═════ Quoted passage

One way to adjust for being off balance is to weight the data you collected to get the sample back into proportion with the population percentages (such as for variables like age, geographic region, or experience levels).
In previous articles, we’ve discussed whether you should weight survey data before analysis and how to do simple weighting of means and percentages, with only one variable affected (e.g., duration of product experience).
But what if you need to balance more than one demographic variable?
If you have access to all the cross-tabulations in the reference population, you could use a variation of the simple method to create weights for each combination of demographic variables (e.g., males between 30 and 39 years old, females between 40 and 49 years old, etc.). However, that approach quickly falls apart as the number of variables increases for two reasons: (1) the crosstabs for the reference population are usually not available at that level of detail, and (2) even when detailed crosstabs are available, some combinations typically account for very small proportions of the population, making them problematic to model.
A popular alternative approach is rake weighting (also known as rim weighting or iterative proportional fitting). Rake weighting (or just raking) is a statistical technique that adjusts the sample using multiple weights to match known population characteristics. For example, you may want your survey sample to match not solely the age of your customers, but the age, gender, and geographic region simultaneously.
Think of raking a yard to clean up scattered sample variables to align them to the population (Figure 1). You run the rake horizontally to level the ridges across the columns of data. It looks better, but now some rows of data are a little high or low. So, you switch and rake vertically to even those out, but that nudges a few rows off again. You keep alternating, raking down rows, then across columns, with each repetition getting closer to the reference population, stopping when both directions look right.

══════════
═════ Entries provided

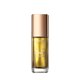thumbnail image 2 of pstuiky Emulsión líquida iluminadora, de larga duración, para rostro y cuerpo, efecto veraniego, efecto aclarante, no pegajosa e hidratante universal., 2 of 2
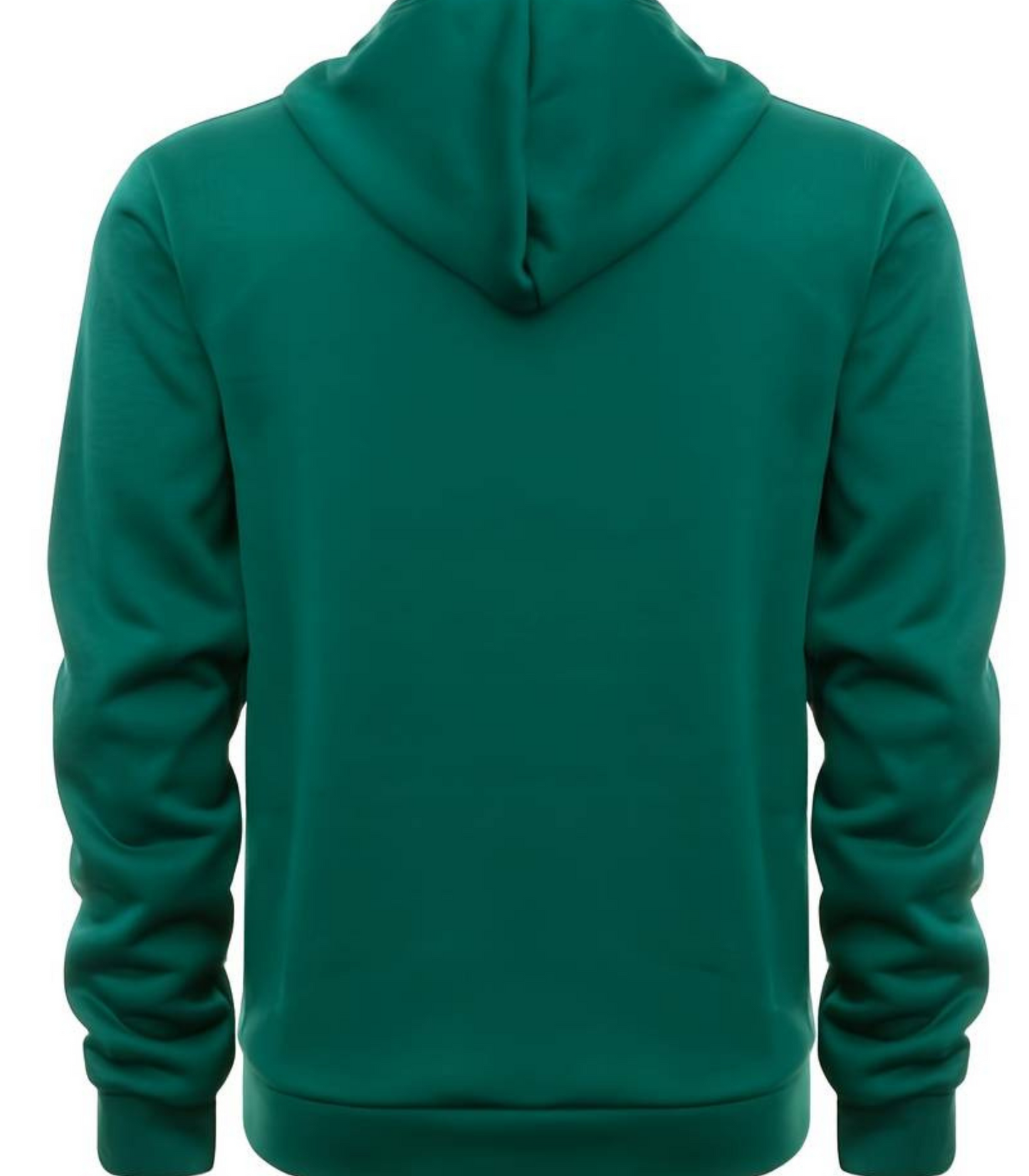 Aven – Hoodie
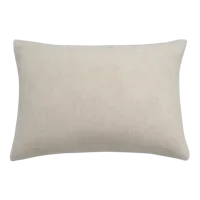 Vandyck Vandyck Home Serina kussensloop 40x55 Stone - thumbnail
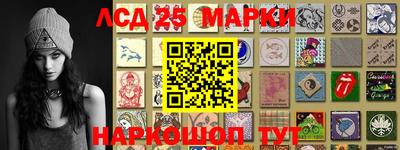 spice Коммунар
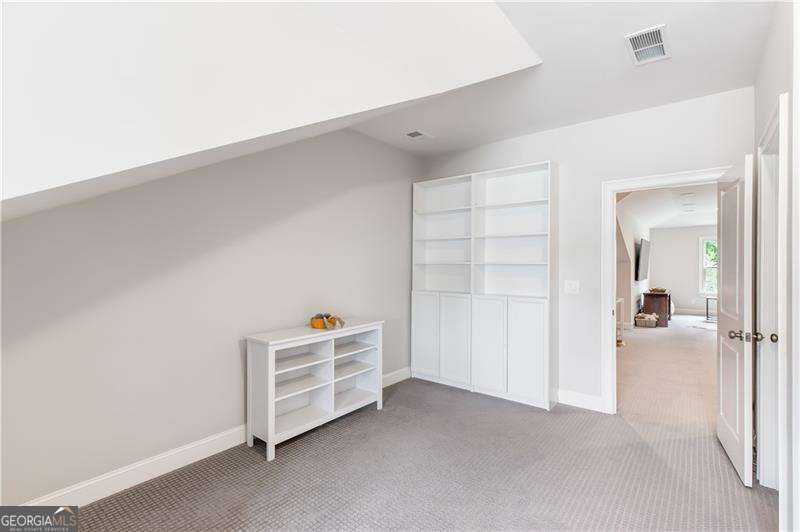 4448 Huffman Drive NE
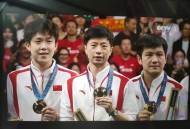 北京队乒乓男团夺冠,北京队乒乓男团夺冠视频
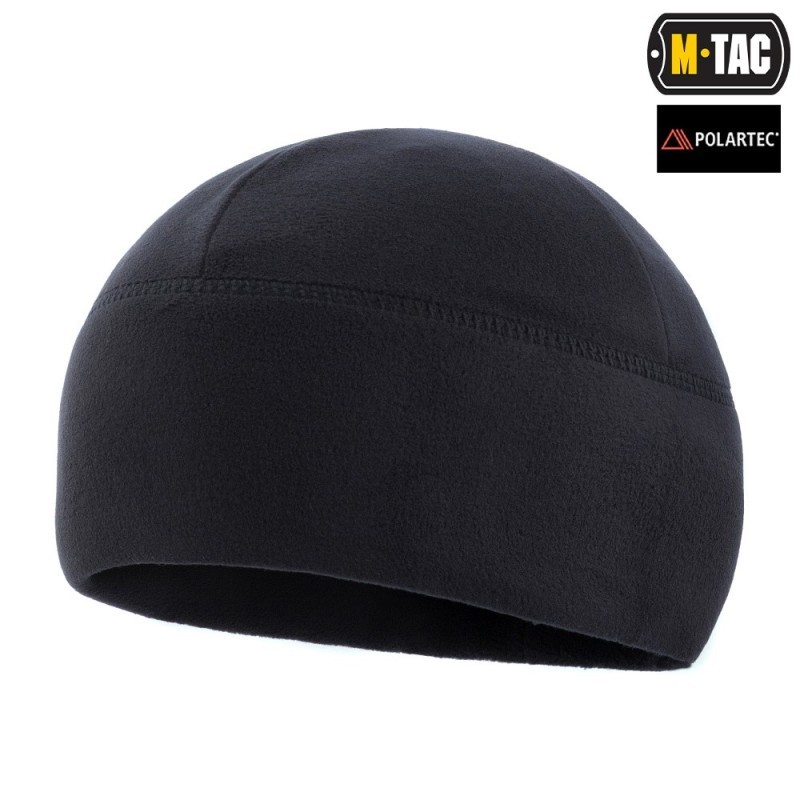 Kulich M-Tac Watch Cap Light Polartec Gen.II - navy, S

══════════

**Questions:**
(a) Answer these about the rake weighting text, one answer per line, marked the same way:
(i) What two other names does the text give for rake weighting?
(ii) Which variable is given as the example for the simple weighting covered in previous articles?
(iii) In the yard-raking comparison, when do you stop alternating directions?
(b) According to the rake weighting text, why does building weights for every combination of demographic variables break down as more variables are added? Answer in one to three sentences.
(c) How might the rake weighting text go on after its final sentence? Continue it from that point.

**Results of the tasks:**
(a)
(i) Rim weighting and iterative proportional fitting.
(ii) Duration of product experience.
(iii) When both directions look right.

(b) The reference population's cross-tabulations usually aren't available at that level of detail. Even when they are, some combinations make up very small shares of the population, which makes them problematic to model.

(c)
Figure 1: Conceptual depiction of raking age and gender variables.
In this article, we describe why and how to use rake weighting.
Why Use Rake Weighting?
While raking leaves and soil can be satisfying (zen garden, anyone?), raking isn’t something you should immediately expect to do with survey data in UX research. When thinking of rake weighting, keep the following in mind:
Weight when samples substantially deviate (10%+). Consider weighting when your sample meaningfully differs from the target population. There are no strict guidelines, but by convention, weighting becomes a consideration when key variables deviate by more than about 10%.
Raking is rarely used in UX research. Rake weighting is rarely necessary in UX research because there’s usually no meaningful reference population, and demographics tend to have little influence on UX metrics. The most frequent use of raking is in political polling, a research context where there are known demographic distributions. Demographic variables often have little effect on measures of user experience (e.g., The System Usability Scale: Past, Present and Future, pp. 586–587). For market research and some types of UX research, there are a few sources for demographics of users of popular apps, such as Snapchat and TikTok, that would be better than the U.S. census to use for reference populations.
Advantages of Rake Weighting
When there is a need to weight data on multiple demographic variables, a compelling advantage of rake weighting is that there is no need to know all the crosstabs, just the sample and population proportions for each variable.
Another advantage is that several computer programs are available that perform rake weighting, including at least three implemented in R: survey, svyweight, and anesrake. (If you need help getting started with R, numerous resources are online.) When we do complex weighting, we generally use anesrake, which is an implementation of the ANES (American National Election Study) weighting method.
How to Use Rake Weighting
To use rake weighting, you first need to demonstrate a need for weighting. If necessary, you next need to get the weights, and then you need to apply them.
In this section, we’ll work with data from our 2024 SUPR-Q® survey of social media platforms. We recruited 324 participants in August 2024 to reflect on their most recent experience with one of six social media platforms: Facebook, Instagram, LinkedIn, Snapchat, TikTok, and X. We were interested in a wide range of UX topics (e.g., overall quality of experience, levels of trust, impact on mood and self-esteem). In this article, our examples focus on the measurement of brand attitude and reluctance to engage in political discourse on the platforms.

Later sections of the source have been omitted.